Friday, Oct. 22, 1965

Questions of Identity

Bunny Lake Is Missing. "They don't believe Bunny really existed," sobs Carol Lynley. And that thread of plot seldom frays in Producer-Director Otto Preminger's big shaggy suspense thriller Though Carol claims that her four-year-old daughter Bunny was kidnaped from a London day school, no one at the school actually saw her. Virtually no one m England has seen her, it turns out. Even her toys have disappeared, and evidence suggests that the child may be a figment of her mother's tortured imagination. With or without a daughter Carol has come to England to live with her brother, Keir Dullea, but he too seems rather vague for a lad who is described as a high-ranking magazine journalist.

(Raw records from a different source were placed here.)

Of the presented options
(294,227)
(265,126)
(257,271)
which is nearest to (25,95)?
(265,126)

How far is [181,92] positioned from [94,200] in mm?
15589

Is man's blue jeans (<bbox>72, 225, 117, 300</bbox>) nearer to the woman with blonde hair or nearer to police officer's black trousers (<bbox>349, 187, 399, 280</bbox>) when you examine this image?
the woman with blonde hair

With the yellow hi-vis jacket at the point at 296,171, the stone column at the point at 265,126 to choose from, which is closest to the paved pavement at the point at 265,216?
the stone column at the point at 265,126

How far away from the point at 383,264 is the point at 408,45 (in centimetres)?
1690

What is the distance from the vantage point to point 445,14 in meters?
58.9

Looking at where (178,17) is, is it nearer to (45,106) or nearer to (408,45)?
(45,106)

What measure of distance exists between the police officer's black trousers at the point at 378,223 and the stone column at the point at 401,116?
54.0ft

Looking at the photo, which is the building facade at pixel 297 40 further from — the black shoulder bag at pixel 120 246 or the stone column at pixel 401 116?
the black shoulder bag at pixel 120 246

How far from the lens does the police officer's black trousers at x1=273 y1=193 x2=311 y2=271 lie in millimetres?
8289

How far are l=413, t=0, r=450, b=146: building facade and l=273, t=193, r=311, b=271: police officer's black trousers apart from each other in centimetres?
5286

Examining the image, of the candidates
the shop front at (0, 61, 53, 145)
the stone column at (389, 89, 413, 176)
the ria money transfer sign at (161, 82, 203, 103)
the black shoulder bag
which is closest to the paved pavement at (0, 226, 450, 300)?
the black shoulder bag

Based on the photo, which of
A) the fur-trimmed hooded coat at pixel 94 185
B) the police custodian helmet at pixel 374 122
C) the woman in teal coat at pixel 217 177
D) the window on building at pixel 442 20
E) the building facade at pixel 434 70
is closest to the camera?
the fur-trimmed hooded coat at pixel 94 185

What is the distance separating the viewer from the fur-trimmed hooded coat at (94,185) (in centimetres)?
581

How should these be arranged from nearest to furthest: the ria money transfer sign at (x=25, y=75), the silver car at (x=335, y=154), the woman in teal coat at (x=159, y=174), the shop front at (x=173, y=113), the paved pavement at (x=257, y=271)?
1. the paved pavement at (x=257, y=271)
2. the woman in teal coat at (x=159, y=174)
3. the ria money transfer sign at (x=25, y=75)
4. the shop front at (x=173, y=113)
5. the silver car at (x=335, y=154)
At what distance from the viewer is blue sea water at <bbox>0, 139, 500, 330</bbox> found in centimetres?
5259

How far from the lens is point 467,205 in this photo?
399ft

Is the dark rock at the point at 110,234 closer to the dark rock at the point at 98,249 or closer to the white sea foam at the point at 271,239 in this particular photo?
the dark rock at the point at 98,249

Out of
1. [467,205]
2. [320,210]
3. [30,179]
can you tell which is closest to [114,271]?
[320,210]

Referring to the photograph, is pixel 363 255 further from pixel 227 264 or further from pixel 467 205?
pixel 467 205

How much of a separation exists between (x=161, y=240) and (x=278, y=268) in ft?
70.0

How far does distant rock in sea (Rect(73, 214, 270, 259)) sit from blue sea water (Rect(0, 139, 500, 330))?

After an exhilarating start, the worst thing to befall Bunny Lake is the heavy hand of Director Preminger, a man who abhors half measures. He seeks to establish mood by plunging nearly every London setting into an all but impenetrable gloom. He recklessly tips off the viewer that a key character is deranged thus siphoning off surprise from a climactic mad scene for which no Oscars will be won. Meanwhile, Martita Hunt as a dotty old schoolmistress, and Noel Coward, as a dotty old literary type strive to stop the show with their patented idiosyncrasies. To keep an eye on everyone, there is the man from Scotland Yard--dryly played by Sir Laurence Mivier, who seems bemused to find his king-sized talent tucked into so mundane a role. Obviously, Inspector Olivier has a clue that no sensible person ought to worry too much about missing Bunny.